[What this task involves]: Using the data below, transcribe exactly everything from the line that contains "Personalized Georgia National" down to the line that contains "Woolrich Wool Buffalo". Include both of those lines and none of the pictures.

[Data listing]:
* * * *

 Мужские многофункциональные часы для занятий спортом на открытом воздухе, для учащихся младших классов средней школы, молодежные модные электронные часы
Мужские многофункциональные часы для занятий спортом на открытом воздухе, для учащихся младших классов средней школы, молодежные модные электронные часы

* * * *

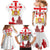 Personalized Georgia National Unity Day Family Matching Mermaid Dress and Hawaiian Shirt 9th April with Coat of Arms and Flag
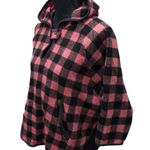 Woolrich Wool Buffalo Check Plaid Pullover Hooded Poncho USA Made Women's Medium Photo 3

* * * *

[Solution for this exercise]:
 Personalized Georgia National Unity Day Family Matching Mermaid Dress and Hawaiian Shirt 9th April with Coat of Arms and Flag
 Woolrich Wool Buffalo Check Plaid Pullover Hooded Poncho USA Made Women's Medium Photo 3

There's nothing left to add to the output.